**Short problem**: From the text on first-time hostel stays, extract everything from "What to expect: usually" down to "as membership discounts.", copying it word for word.

[START OF Text extract]

So, we booked a date months in advance and had the promise of Afternoon Tea at the Langham Hotel to delight us while we exchanged gossip.

But that wasn’t the only thing I was excited about – I’d managed to convinced my friend to stay at Clink78 Hostel.

Approaching the wrong side of 30 (years old), it was her first stay in a hostel and as accustomed as I’ve become to pitching up at new places and upending bunks in search of bed bugs I can keenly remember my first stay in a hostel and how peculiar and intimidating it all seemed. If, like my friend, you’ve not yet ventured into a hostel but are planning to, here are my tips for a first time hostel stay.

Picking a hostel

This was taken from the swanky roof terrace of a hostel in Sorrento, Italy.

Picking the right hostel is the most fundamental ingredient for ensuring you have a great stay and I’d recommend giving some thought to the following:

Hostel Type

Similar to hotels, hostels come in many types and most fall into one of the following categories. Think about what kind of stay you’re interested in and find a hostel to suit your mood:

Chains (such as Hostelling International).

What to expect: usually have a consistent high standard and a broadly similar set-up (tour desk, well-informed staff) as well as membership discounts.

Boutiques (aka flashpacker hostels)

What to expect: flashpacker places tend to have a funky design, superior facilities e.g. pool but usually cost a few dollars more a night. They’re also more likely to attract ‘trust-fund’ travellers.

[END OF Text extract]
[START OF Available data]

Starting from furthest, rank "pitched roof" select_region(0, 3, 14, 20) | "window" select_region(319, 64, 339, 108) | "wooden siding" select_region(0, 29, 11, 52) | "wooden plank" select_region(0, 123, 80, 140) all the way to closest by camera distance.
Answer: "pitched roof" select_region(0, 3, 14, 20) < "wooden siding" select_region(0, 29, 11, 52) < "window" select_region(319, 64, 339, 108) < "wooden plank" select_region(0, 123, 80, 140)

[END OF Available data]

**Solution**:
What to expect: usually have a consistent high standard and a broadly similar set-up (tour desk, well-informed staff) as well as membership discounts.